EXERCISE AIM: Lines from the one containing "class: Mammalia" through the last line of the records below are to be repeated exactly.

(Extracted data entries)
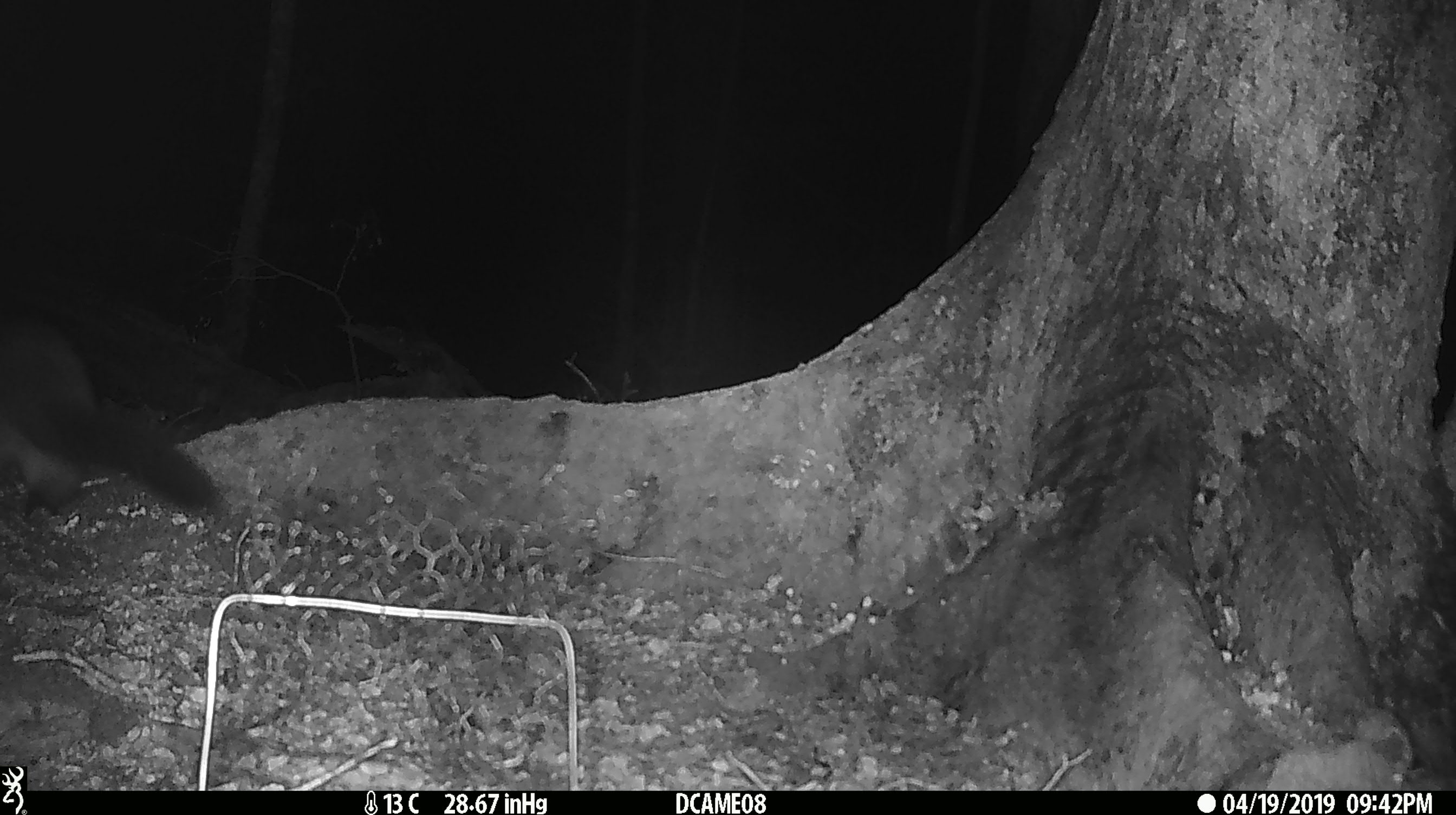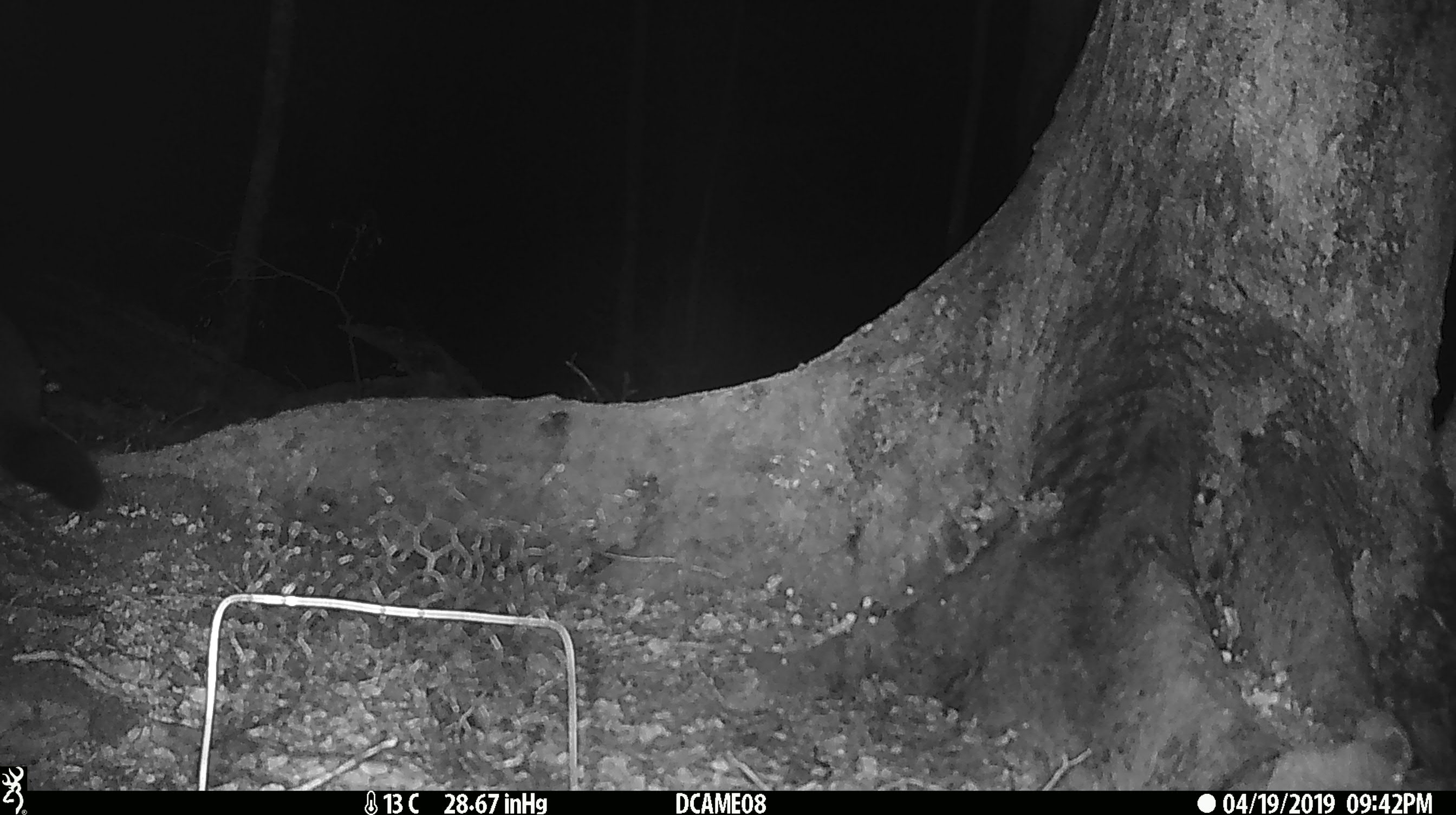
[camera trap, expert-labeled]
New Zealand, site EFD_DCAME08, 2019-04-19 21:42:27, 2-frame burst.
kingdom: Animalia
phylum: Chordata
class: Mammalia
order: Diprotodontia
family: Phalangeridae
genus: Trichosurus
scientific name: Trichosurus vulpecula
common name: common brushtail possum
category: possum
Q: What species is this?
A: Possum (common brushtail possum) (Trichosurus vulpecula).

OUTPUT OF THE EXERCISE:
class: Mammalia
order: Diprotodontia
family: Phalangeridae
genus: Trichosurus
scientific name: Trichosurus vulpecula
common name: common brushtail possum
category: possum
Q: What species is this?
A: Possum (common brushtail possum) (Trichosurus vulpecula).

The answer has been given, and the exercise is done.